9 Weeks Pregnant
9 weeks pregnant symptoms and fetal development
At 9 weeks pregnant, your baby’s facial features become more distinct every day, with a mouth, nose, and eyes clearly visible. Your baby has well-developed sex organs, but it’s not possible to see if it’s a boy or a girl until 20 weeks gestation.
The bones continue to develop, and the skeleton is taking shape. As the muscles develop, your baby is now capable of reflex movements reacting to external stimuli, like you touching your tummy.
Your baby’s liver is producing red blood cells, which will be pumped by the heart, which has now 4 chambers and beats twice as fast as adults.
Your baby takes his first drinks of amniotic fluid this week. Your baby is now about the size of a jelly baby (13 – 17 mm in length) and weighs as much as a paper clip (1- 1.5 grams).
How is my body changing?
This week you’ll notice that your waistline is expanding and you have frequent trips to the toilet, as your growing womb is starting to press on your bladder.
If you experienced severe headaches, you’ll be glad to know that they may subside from now on, but you may still feel dizzy. New symptom to worry about is spontaneous nosebleeds, which are normal.
At this point, you may start looking for childbirth classes, where you can find information about any subjects you need, like nutrition, labor, etc. Ask your doctor or midwife about these.
Weight gain during pregnancy
Your weight is increasing and this weight gain during pregnancy is normal, don’t be too alarmed by it. Try not to weigh yourself frequently, as weight will vary by as much as 5 pounds throughout the day. Furthermore, not all your weight gain is fat.

### Information
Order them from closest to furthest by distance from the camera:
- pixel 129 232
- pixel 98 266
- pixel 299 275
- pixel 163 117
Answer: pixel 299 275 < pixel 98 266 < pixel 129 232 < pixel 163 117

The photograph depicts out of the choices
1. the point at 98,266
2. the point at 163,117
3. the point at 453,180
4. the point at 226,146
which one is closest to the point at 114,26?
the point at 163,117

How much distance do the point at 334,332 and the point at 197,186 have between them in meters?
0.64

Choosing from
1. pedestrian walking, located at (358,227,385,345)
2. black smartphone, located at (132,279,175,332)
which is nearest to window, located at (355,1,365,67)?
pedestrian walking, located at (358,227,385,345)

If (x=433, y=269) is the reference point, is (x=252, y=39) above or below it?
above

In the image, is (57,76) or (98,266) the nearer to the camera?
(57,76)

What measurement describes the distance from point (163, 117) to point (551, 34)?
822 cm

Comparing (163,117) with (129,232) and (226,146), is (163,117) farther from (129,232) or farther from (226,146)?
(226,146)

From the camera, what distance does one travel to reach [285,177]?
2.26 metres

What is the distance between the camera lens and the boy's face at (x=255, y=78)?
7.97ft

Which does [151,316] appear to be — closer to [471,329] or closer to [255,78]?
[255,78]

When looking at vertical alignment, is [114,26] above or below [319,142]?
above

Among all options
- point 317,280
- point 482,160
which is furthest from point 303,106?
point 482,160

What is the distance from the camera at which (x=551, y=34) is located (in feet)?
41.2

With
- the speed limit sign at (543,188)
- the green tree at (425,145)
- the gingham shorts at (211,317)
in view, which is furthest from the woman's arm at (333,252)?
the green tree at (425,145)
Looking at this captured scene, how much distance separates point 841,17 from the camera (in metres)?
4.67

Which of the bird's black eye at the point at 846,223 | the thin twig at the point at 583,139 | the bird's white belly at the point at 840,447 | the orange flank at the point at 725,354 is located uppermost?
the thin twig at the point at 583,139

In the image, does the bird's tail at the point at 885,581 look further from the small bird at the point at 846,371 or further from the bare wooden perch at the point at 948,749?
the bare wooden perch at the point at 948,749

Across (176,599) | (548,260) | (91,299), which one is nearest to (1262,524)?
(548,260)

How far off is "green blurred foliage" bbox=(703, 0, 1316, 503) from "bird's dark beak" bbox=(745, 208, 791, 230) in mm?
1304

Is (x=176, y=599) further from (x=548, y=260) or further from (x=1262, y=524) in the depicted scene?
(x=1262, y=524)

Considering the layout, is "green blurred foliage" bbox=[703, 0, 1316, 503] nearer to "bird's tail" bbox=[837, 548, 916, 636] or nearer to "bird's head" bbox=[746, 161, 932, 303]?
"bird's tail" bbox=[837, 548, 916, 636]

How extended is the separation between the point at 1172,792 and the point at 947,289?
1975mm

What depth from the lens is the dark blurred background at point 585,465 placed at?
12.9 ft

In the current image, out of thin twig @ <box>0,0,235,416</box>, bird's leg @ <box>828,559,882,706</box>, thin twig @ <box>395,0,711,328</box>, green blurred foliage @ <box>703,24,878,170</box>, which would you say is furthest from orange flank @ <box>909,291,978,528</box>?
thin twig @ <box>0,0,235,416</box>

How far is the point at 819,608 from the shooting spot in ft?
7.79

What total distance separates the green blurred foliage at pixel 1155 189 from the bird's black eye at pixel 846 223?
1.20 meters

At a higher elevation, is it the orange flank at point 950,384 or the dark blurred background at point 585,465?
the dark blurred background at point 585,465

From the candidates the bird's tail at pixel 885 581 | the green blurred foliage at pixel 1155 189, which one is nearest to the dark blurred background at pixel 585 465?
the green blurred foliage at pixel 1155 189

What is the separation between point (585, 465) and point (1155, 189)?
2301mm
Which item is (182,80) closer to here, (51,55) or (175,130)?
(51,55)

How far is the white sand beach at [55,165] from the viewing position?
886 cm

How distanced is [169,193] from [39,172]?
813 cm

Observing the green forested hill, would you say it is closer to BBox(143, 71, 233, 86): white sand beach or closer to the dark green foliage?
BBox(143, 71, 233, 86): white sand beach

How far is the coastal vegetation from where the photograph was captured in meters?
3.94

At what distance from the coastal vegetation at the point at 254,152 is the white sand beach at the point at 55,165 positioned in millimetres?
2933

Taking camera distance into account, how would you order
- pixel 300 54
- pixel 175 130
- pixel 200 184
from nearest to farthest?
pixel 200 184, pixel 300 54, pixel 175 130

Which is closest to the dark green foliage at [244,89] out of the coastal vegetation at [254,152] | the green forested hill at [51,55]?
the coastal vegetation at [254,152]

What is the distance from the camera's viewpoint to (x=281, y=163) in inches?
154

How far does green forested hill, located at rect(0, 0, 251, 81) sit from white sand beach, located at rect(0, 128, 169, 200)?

### Task brief
Answer these questions using the text on 9 weeks pregnant.
(a) How long is the baby at this stage, in millimeters?
(b) What makes trips to the toilet more frequent this week?
(c) By how much can weight vary throughout the day?

### Output
(a) 13–17 mm
(b) The growing womb is starting to press on the bladder.
(c) By as much as 5 pounds